**Problem**
Restate the entire listing word for word.

**Task data**
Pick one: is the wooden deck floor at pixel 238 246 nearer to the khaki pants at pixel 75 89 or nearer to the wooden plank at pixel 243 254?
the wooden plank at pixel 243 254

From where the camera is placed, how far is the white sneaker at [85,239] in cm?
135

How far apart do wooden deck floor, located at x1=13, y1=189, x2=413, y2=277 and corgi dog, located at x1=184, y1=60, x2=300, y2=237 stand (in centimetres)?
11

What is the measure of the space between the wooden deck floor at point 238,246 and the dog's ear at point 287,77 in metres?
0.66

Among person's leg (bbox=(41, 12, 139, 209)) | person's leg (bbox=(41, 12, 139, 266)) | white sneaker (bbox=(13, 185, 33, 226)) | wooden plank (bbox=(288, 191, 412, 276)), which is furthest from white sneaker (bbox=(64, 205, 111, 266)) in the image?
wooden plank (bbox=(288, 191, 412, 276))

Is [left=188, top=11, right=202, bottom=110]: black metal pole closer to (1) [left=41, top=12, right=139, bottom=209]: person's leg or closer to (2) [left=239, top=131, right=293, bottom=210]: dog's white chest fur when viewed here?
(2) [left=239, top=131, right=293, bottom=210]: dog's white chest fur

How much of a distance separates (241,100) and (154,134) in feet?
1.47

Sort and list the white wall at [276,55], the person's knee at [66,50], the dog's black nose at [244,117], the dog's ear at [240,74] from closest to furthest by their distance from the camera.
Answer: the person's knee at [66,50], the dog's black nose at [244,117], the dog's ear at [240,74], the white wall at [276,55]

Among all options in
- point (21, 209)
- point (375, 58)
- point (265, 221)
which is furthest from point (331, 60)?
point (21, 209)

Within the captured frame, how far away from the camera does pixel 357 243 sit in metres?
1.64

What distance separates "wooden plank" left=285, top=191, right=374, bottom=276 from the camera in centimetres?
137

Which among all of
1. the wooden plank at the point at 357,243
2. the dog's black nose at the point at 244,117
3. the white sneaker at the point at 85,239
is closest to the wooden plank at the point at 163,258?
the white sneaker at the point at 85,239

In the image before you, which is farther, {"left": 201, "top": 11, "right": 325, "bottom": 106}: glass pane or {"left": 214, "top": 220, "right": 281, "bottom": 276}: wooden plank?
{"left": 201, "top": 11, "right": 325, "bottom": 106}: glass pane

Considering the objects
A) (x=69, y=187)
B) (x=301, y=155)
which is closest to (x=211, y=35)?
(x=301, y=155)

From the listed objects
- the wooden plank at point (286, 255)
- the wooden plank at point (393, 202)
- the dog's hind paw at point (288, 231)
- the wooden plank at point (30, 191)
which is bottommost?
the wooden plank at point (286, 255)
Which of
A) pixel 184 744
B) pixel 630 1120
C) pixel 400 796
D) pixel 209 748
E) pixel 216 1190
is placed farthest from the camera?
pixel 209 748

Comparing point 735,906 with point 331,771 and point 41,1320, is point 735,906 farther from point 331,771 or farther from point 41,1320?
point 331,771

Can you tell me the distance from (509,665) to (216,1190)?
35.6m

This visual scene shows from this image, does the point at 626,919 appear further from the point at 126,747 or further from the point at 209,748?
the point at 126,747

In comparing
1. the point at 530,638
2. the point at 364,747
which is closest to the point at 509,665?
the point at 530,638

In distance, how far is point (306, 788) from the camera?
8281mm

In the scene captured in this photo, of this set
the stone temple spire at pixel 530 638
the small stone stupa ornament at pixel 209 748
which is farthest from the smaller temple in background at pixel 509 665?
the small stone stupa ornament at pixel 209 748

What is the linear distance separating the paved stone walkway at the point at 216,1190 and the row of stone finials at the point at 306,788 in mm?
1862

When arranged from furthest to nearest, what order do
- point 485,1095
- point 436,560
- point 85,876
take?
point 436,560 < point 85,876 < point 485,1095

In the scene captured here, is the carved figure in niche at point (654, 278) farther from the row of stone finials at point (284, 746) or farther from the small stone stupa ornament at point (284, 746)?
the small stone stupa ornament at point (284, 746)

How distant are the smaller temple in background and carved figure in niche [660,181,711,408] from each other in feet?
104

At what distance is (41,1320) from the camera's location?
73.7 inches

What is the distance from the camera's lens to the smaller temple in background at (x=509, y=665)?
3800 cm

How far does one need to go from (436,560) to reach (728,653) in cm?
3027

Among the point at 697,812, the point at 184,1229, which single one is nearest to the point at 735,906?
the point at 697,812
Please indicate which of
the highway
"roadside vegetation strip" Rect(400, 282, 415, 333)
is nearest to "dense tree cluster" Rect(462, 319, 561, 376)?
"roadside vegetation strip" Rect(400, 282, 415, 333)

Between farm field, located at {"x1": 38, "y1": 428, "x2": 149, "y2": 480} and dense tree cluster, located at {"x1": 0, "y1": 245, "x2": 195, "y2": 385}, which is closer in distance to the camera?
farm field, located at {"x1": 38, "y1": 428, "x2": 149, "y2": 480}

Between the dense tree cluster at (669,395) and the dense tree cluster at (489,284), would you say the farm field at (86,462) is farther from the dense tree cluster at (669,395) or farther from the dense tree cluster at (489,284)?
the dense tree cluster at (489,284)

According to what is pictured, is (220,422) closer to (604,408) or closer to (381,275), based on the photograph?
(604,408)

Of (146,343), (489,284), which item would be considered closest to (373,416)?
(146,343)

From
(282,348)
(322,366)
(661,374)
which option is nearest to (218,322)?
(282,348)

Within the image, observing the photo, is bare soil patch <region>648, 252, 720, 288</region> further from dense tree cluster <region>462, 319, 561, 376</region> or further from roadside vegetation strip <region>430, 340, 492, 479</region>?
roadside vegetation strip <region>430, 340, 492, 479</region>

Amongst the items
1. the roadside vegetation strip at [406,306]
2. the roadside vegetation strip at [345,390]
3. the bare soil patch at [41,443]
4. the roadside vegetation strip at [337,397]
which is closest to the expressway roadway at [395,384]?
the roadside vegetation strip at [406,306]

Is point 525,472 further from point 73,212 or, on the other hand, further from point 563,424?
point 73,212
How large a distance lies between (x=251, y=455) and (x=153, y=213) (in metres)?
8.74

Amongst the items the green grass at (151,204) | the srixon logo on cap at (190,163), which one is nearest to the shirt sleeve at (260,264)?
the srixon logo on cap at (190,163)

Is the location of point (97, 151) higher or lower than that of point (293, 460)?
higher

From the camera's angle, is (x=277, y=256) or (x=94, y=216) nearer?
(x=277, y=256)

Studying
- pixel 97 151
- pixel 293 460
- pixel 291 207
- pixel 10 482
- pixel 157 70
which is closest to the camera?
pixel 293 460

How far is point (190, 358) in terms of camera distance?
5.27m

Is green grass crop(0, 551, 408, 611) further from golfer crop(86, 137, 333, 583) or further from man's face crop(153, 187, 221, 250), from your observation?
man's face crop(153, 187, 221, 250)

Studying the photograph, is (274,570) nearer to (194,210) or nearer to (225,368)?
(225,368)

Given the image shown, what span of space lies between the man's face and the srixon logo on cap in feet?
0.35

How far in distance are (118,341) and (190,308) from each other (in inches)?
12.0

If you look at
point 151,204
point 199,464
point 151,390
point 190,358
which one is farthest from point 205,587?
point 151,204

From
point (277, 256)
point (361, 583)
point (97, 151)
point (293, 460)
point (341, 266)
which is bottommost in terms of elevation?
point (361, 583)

**Solution below**
Pick one: is the wooden deck floor at pixel 238 246 nearer to the khaki pants at pixel 75 89 or nearer to the wooden plank at pixel 243 254?
the wooden plank at pixel 243 254

From where the camera is placed, how far is the white sneaker at [85,239] in cm?
135

How far apart do wooden deck floor, located at x1=13, y1=189, x2=413, y2=277 and corgi dog, located at x1=184, y1=60, x2=300, y2=237 stand (in centimetres)?
11

What is the measure of the space between the wooden deck floor at point 238,246 and the dog's ear at point 287,77 in metres?
0.66

Among person's leg (bbox=(41, 12, 139, 209)) | person's leg (bbox=(41, 12, 139, 266)) | white sneaker (bbox=(13, 185, 33, 226)) | wooden plank (bbox=(288, 191, 412, 276)), which is furthest from white sneaker (bbox=(64, 205, 111, 266)) in the image?
wooden plank (bbox=(288, 191, 412, 276))

Is [left=188, top=11, right=202, bottom=110]: black metal pole closer to (1) [left=41, top=12, right=139, bottom=209]: person's leg or closer to (2) [left=239, top=131, right=293, bottom=210]: dog's white chest fur when viewed here?
(2) [left=239, top=131, right=293, bottom=210]: dog's white chest fur

How much of a distance separates (241,100) and (154,134) in feet?
1.47

Sort and list the white wall at [276,55], the person's knee at [66,50], the dog's black nose at [244,117], the dog's ear at [240,74] from closest to furthest by their distance from the camera.
Answer: the person's knee at [66,50], the dog's black nose at [244,117], the dog's ear at [240,74], the white wall at [276,55]

Among all options in
- point (21, 209)
- point (375, 58)
- point (265, 221)
which is furthest from point (331, 60)?
point (21, 209)

Within the captured frame, how far away from the camera does pixel 357 243 sit in metres?
1.64

What distance separates "wooden plank" left=285, top=191, right=374, bottom=276 from the camera in centimetres?
137

Which among all of
1. the wooden plank at the point at 357,243
2. the dog's black nose at the point at 244,117
3. the white sneaker at the point at 85,239
is closest to the wooden plank at the point at 163,258?
the white sneaker at the point at 85,239

In the image before you, which is farther, {"left": 201, "top": 11, "right": 325, "bottom": 106}: glass pane or {"left": 214, "top": 220, "right": 281, "bottom": 276}: wooden plank?
{"left": 201, "top": 11, "right": 325, "bottom": 106}: glass pane

Considering the objects
A) (x=69, y=187)
B) (x=301, y=155)
which is closest to (x=211, y=35)?
(x=301, y=155)

From the listed objects
- the wooden plank at point (286, 255)
- the wooden plank at point (393, 202)
- the dog's hind paw at point (288, 231)
- the wooden plank at point (30, 191)
which is bottommost?
the wooden plank at point (286, 255)
Which of
A) pixel 184 744
B) pixel 630 1120
C) pixel 400 796
D) pixel 209 748
E) pixel 216 1190
is placed farthest from the camera?
pixel 209 748

Comparing point 735,906 with point 331,771 and point 41,1320, is point 735,906 farther from point 331,771 or farther from point 41,1320?
point 331,771

Can you tell me the distance from (509,665) to (216,1190)?
35.6m

This visual scene shows from this image, does the point at 626,919 appear further from the point at 126,747 or further from the point at 209,748?
the point at 126,747

In comparing
1. the point at 530,638
2. the point at 364,747
which is closest to the point at 509,665?
the point at 530,638

In distance, how far is point (306, 788) from the camera?
8281mm

In the scene captured in this photo, of this set
the stone temple spire at pixel 530 638
the small stone stupa ornament at pixel 209 748
which is farthest from the smaller temple in background at pixel 509 665?
the small stone stupa ornament at pixel 209 748

What is the linear distance separating the paved stone walkway at the point at 216,1190 and the row of stone finials at the point at 306,788 in mm?
1862

When arranged from furthest to nearest, what order do
- point 485,1095
- point 436,560
- point 85,876
take?
point 436,560 < point 85,876 < point 485,1095

In the scene captured here, is the carved figure in niche at point (654, 278) farther from the row of stone finials at point (284, 746) or farther from the small stone stupa ornament at point (284, 746)?
the small stone stupa ornament at point (284, 746)

How distant are the smaller temple in background and carved figure in niche [660,181,711,408] from each other in feet?
104

At what distance is (41,1320) from the camera's location?
73.7 inches

What is the distance from the camera's lens to the smaller temple in background at (x=509, y=665)?
3800 cm

How far does one need to go from (436,560) to reach (728,653) in cm?
3027

Among the point at 697,812, the point at 184,1229, which single one is nearest to the point at 735,906?
the point at 697,812
Please indicate which of
the highway
"roadside vegetation strip" Rect(400, 282, 415, 333)
is nearest to "dense tree cluster" Rect(462, 319, 561, 376)?
"roadside vegetation strip" Rect(400, 282, 415, 333)

Between farm field, located at {"x1": 38, "y1": 428, "x2": 149, "y2": 480} and dense tree cluster, located at {"x1": 0, "y1": 245, "x2": 195, "y2": 385}, which is closer in distance to the camera?
farm field, located at {"x1": 38, "y1": 428, "x2": 149, "y2": 480}

Between the dense tree cluster at (669,395) and the dense tree cluster at (489,284), would you say the farm field at (86,462) is farther from the dense tree cluster at (669,395) or farther from the dense tree cluster at (489,284)?
the dense tree cluster at (489,284)

According to what is pictured, is (220,422) closer to (604,408) or closer to (381,275), based on the photograph?
(604,408)

Of (146,343), (489,284), which item would be considered closest to (373,416)?
(146,343)

From
(282,348)
(322,366)
(661,374)
which option is nearest to (218,322)?
(282,348)

Within the image, observing the photo, is bare soil patch <region>648, 252, 720, 288</region> further from dense tree cluster <region>462, 319, 561, 376</region> or further from roadside vegetation strip <region>430, 340, 492, 479</region>?
roadside vegetation strip <region>430, 340, 492, 479</region>

Amongst the items
1. the roadside vegetation strip at [406,306]
2. the roadside vegetation strip at [345,390]
3. the bare soil patch at [41,443]
4. the roadside vegetation strip at [337,397]
which is closest to the expressway roadway at [395,384]?
the roadside vegetation strip at [406,306]

Is point 525,472 further from point 73,212 or, on the other hand, further from point 563,424?
point 73,212
How large a distance lies between (x=251, y=455) and (x=153, y=213) (in metres)?
8.74

Amongst the items the green grass at (151,204) | the srixon logo on cap at (190,163), which one is nearest to the shirt sleeve at (260,264)?
the srixon logo on cap at (190,163)

Is the location of point (97, 151) higher or lower than that of point (293, 460)?
higher

From the camera's angle, is (x=277, y=256) or (x=94, y=216) nearer?
(x=277, y=256)

Studying
- pixel 97 151
- pixel 293 460
- pixel 291 207
- pixel 10 482
- pixel 157 70
which is closest to the camera?
pixel 293 460

How far is point (190, 358) in terms of camera distance?
5.27m

Is green grass crop(0, 551, 408, 611) further from golfer crop(86, 137, 333, 583) or further from man's face crop(153, 187, 221, 250), from your observation?
man's face crop(153, 187, 221, 250)

Studying the photograph, is (274,570) nearer to (194,210) or nearer to (225,368)?
(225,368)

Given the image shown, what span of space lies between the man's face and the srixon logo on cap in feet?
0.35

How far in distance are (118,341) and (190,308) from each other (in inches)?
12.0

If you look at
point 151,204
point 199,464
point 151,390
point 190,358
which one is farthest from point 205,587?
point 151,204

From
point (277, 256)
point (361, 583)
point (97, 151)
point (293, 460)
point (341, 266)
which is bottommost in terms of elevation?
point (361, 583)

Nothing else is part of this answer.